## Given problem a
Please list the entries from the line with "Is the point at 360,206" through the end of the entries as a numbered list, leaving out blank lines and any pictures.

## Quoted text
* begin *
[EM] Generalization of Forest's problem

Richard Moore rmoore4 at home.com
Wed Dec 19 01:01:18 PST 2001


Here's Forest's problem in a more general form.

I'm still assuming 3 factions with the utilities Forest proposed.

The sizes of the factions are constants A, B, and C:

A: 
A(100) 
B(50) 
C(0)
B: 
B(100) 
C(50) 
A(0)
C: 
C(100) 
A(50) 
B(0)

The fraction of A voters who vote AB will be designated as b; the
fraction of B voters who vote BC is c; and the fraction of C voters
who vote CA is a.

Total votes for each candidate:

A gets A + Ca votes;
B gets B + Ab votes;
C gets C + Bc votes.

Now suppose the B voters are trying to evaluate their *unilateral*
Approval strategy.

The two independent variables they need to consider are a and b. They
need to determine the optimum value of c.

If (A + Ca) == (B + Ab), then their favorite candidate B is tied with
their least favorite candidate A. If there is a 50/50 tie-breaker, then
their expected utility is the same whether they vote to ensure their
compromise wins, or whether they vote to ensure their compromise loses
and gamble on the tie-breaker. So it's a wash, though there may be
psychological factors beyond the stated utilities involved in each
voter's choice.

For all cases where (A + Ca) > ( B + Ab), there is no way B (their favorite)
* end *
## Data
* begin *
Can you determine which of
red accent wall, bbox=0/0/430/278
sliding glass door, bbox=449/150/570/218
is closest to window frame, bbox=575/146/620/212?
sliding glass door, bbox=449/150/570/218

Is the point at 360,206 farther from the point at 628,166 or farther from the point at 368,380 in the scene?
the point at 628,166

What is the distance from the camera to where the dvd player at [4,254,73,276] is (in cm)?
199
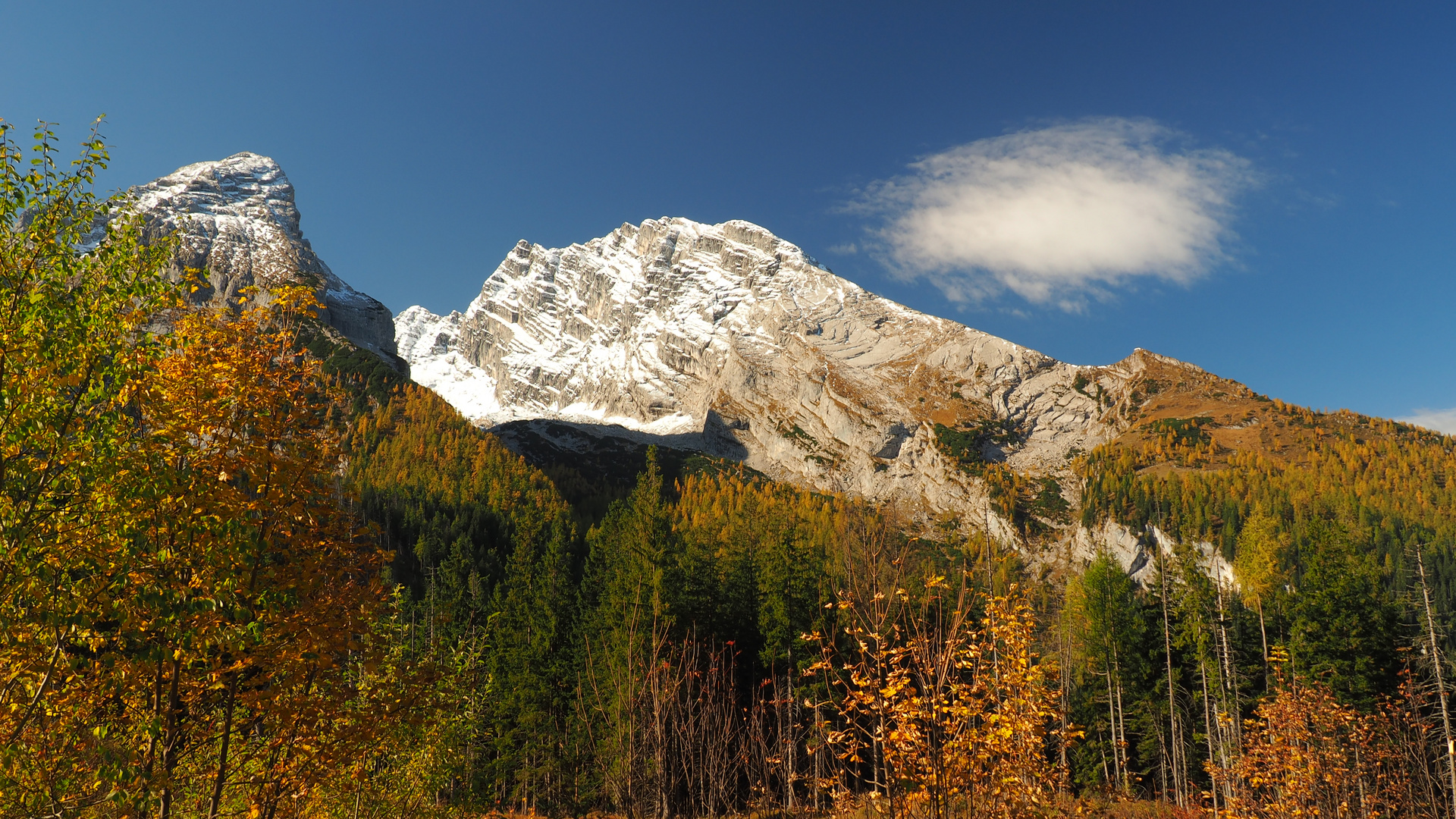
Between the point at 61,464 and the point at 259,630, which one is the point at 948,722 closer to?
* end *
## Given problem b
Continue the post on the general form of Forest's three-faction voting problem from its last sentence.

## Task result a
1. Is the point at 360,206 farther from the point at 628,166 or farther from the point at 368,380 in the scene?
2. the point at 628,166
3. What is the distance from the camera to where the dvd player at [4,254,73,276] is (in cm)?
4. 199
5. Between the point at 61,464 and the point at 259,630, which one is the point at 948,722 closer to?

## Task result b
can win, so they want their compromise (C) to beat candidate A. They
should choose c such that:

	(C + Bc) > (A + Ca), or

	c > (A/B) + (C/B)(a-1).

In other words, the larger a is, the larger c needs to be. Cost of picking
too small a value of c is 50 points (least favorite beats compromise).

For all cases where (A + Ca) < ( B + Ab), there is no way A (their least
favorite) can win, so they want to minimize the reliance on their 
compromise.
They should choose c such that:

	(C + Bc) < (B + Ab), or

	c < 1 - (C/B) + (A/B)b.

In other words, the smaller b is, provided the conditional inequality is
still met, then the smaller c needs to be. Cost of picking too large a
value of c is 50 points (compromise beats favorite).

Case 1: The B group has a majority. In this case, the B group should set
c < 1 - (C/B). The A and C groups together are a minority so they cannot
defeat B without help from the B group. Therefore the B group should use
c = 0.

Case 2: The A group has a majority. Since the A group will probably set
b = 0 (due to the rationale in Case 1), the B group should set c = 1.
This will not defeat A, unless there is a poor turnout from the A group,
but it has symbolic value as a statement against A. Also, if the A group
is inexplicably altruistic and casts some AB votes, C will not win
anyway, so B would then have a chance to win.

Case 3: The C group has a majority. They will probably set a = 0 (Case 1),
and the A group will probably set b = 1 (Case 2). The best bet for the B
group is then to set c = 0.

Case 4: No group has a majority. The B group has no idea what values of
a and b the other two groups will use. Unfortunately, there is no overlap
between the two regions defined by the above inequalities:

Region 1: a > (B/C) + (A/C)(b-1)
           c > (A/B) + (C/B)(a-1)

and

Region 2: a < (B/C) + (A/C)(b-1)
           c < 1 - (C/B) + (A/B)b

though the two regions touch along a line L:

L: a = (B/C) + (A/C)(b-1)
    c = (A/B) + (C/B)(a-1) = 1 - (C/B) + (A/B)b

(NOTE: a, b, and c are confined to the range [0,1] inclusive.)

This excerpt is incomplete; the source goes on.